__Supplied entries__
::::::::::
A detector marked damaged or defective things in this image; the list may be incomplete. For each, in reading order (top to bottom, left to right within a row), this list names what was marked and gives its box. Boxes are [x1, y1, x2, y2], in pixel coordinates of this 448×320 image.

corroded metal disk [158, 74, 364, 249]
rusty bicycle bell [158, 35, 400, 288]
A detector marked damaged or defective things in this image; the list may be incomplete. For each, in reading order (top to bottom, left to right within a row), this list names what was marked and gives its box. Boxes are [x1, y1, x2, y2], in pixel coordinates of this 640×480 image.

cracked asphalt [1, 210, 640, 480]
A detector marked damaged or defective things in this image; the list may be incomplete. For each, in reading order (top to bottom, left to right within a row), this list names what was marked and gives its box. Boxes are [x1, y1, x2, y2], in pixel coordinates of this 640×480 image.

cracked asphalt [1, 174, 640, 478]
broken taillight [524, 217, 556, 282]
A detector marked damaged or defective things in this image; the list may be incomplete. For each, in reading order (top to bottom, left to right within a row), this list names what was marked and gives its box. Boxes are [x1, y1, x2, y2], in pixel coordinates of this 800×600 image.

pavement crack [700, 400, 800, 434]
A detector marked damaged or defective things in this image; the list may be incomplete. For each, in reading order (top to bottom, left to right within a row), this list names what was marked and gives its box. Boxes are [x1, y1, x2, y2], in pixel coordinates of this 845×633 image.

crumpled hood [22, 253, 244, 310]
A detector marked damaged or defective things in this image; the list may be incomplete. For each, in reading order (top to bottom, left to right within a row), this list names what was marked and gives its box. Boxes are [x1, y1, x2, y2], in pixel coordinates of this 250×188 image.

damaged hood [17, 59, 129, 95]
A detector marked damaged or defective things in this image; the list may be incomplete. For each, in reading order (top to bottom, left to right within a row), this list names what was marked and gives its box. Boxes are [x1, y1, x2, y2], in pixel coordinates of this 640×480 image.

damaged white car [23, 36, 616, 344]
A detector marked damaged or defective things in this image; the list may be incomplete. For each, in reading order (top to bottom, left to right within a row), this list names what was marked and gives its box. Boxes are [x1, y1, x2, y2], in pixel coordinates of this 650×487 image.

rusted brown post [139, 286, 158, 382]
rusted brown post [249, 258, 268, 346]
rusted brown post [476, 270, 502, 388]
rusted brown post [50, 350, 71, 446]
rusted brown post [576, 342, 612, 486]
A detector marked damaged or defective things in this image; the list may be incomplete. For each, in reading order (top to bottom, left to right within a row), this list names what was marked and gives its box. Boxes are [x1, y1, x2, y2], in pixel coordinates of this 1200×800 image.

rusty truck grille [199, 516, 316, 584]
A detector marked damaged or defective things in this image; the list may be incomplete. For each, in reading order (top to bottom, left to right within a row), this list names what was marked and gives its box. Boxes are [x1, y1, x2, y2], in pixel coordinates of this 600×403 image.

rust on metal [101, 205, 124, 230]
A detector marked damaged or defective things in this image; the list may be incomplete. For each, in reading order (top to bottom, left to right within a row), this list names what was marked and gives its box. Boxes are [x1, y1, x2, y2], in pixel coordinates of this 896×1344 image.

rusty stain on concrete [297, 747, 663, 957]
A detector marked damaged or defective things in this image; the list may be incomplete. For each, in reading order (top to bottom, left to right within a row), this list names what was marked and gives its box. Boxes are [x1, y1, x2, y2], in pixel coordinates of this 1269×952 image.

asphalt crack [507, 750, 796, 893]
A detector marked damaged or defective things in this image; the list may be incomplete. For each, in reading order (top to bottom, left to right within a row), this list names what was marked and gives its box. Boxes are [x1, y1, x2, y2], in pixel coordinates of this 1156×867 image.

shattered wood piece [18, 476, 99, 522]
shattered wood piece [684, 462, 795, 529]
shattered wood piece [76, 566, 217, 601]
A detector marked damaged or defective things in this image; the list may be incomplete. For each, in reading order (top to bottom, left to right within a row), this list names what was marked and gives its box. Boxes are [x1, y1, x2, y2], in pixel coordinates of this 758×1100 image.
::::::::::
__Task objective__
Turn every line of the records above into a numbered list, leaving out the blank lines.

__Exercise answer__
1. A detector marked damaged or defective things in this image; the list may be incomplete. For each, in reading order (top to bottom, left to right within a row), this list names what was marked and gives its box. Boxes are [x1, y1, x2, y2], in pixel coordinates of this 448×320 image.
2. corroded metal disk [158, 74, 364, 249]
3. rusty bicycle bell [158, 35, 400, 288]
4. A detector marked damaged or defective things in this image; the list may be incomplete. For each, in reading order (top to bottom, left to right within a row), this list names what was marked and gives its box. Boxes are [x1, y1, x2, y2], in pixel coordinates of this 640×480 image.
5. cracked asphalt [1, 210, 640, 480]
6. A detector marked damaged or defective things in this image; the list may be incomplete. For each, in reading order (top to bottom, left to right within a row), this list names what was marked and gives its box. Boxes are [x1, y1, x2, y2], in pixel coordinates of this 640×480 image.
7. cracked asphalt [1, 174, 640, 478]
8. broken taillight [524, 217, 556, 282]
9. A detector marked damaged or defective things in this image; the list may be incomplete. For each, in reading order (top to bottom, left to right within a row), this list names what was marked and gives its box. Boxes are [x1, y1, x2, y2], in pixel coordinates of this 800×600 image.
10. pavement crack [700, 400, 800, 434]
11. A detector marked damaged or defective things in this image; the list may be incomplete. For each, in reading order (top to bottom, left to right within a row), this list names what was marked and gives its box. Boxes are [x1, y1, x2, y2], in pixel coordinates of this 845×633 image.
12. crumpled hood [22, 253, 244, 310]
13. A detector marked damaged or defective things in this image; the list may be incomplete. For each, in reading order (top to bottom, left to right within a row), this list names what was marked and gives its box. Boxes are [x1, y1, x2, y2], in pixel coordinates of this 250×188 image.
14. damaged hood [17, 59, 129, 95]
15. A detector marked damaged or defective things in this image; the list may be incomplete. For each, in reading order (top to bottom, left to right within a row), this list names what was marked and gives its box. Boxes are [x1, y1, x2, y2], in pixel coordinates of this 640×480 image.
16. damaged white car [23, 36, 616, 344]
17. A detector marked damaged or defective things in this image; the list may be incomplete. For each, in reading order (top to bottom, left to right within a row), this list names what was marked and gives its box. Boxes are [x1, y1, x2, y2], in pixel coordinates of this 650×487 image.
18. rusted brown post [139, 286, 158, 382]
19. rusted brown post [249, 258, 268, 346]
20. rusted brown post [476, 270, 502, 388]
21. rusted brown post [50, 350, 71, 446]
22. rusted brown post [576, 342, 612, 486]
23. A detector marked damaged or defective things in this image; the list may be incomplete. For each, in reading order (top to bottom, left to right within a row), this list names what was marked and gives its box. Boxes are [x1, y1, x2, y2], in pixel coordinates of this 1200×800 image.
24. rusty truck grille [199, 516, 316, 584]
25. A detector marked damaged or defective things in this image; the list may be incomplete. For each, in reading order (top to bottom, left to right within a row), this list names what was marked and gives its box. Boxes are [x1, y1, x2, y2], in pixel coordinates of this 600×403 image.
26. rust on metal [101, 205, 124, 230]
27. A detector marked damaged or defective things in this image; the list may be incomplete. For each, in reading order (top to bottom, left to right within a row), this list names what was marked and gives its box. Boxes are [x1, y1, x2, y2], in pixel coordinates of this 896×1344 image.
28. rusty stain on concrete [297, 747, 663, 957]
29. A detector marked damaged or defective things in this image; the list may be incomplete. For each, in reading order (top to bottom, left to right within a row), this list names what was marked and gives its box. Boxes are [x1, y1, x2, y2], in pixel coordinates of this 1269×952 image.
30. asphalt crack [507, 750, 796, 893]
31. A detector marked damaged or defective things in this image; the list may be incomplete. For each, in reading order (top to bottom, left to right within a row), this list names what was marked and gives its box. Boxes are [x1, y1, x2, y2], in pixel coordinates of this 1156×867 image.
32. shattered wood piece [18, 476, 99, 522]
33. shattered wood piece [684, 462, 795, 529]
34. shattered wood piece [76, 566, 217, 601]
35. A detector marked damaged or defective things in this image; the list may be incomplete. For each, in reading order (top to bottom, left to right within a row), this list names what was marked and gives its box. Boxes are [x1, y1, x2, y2], in pixel coordinates of this 758×1100 image.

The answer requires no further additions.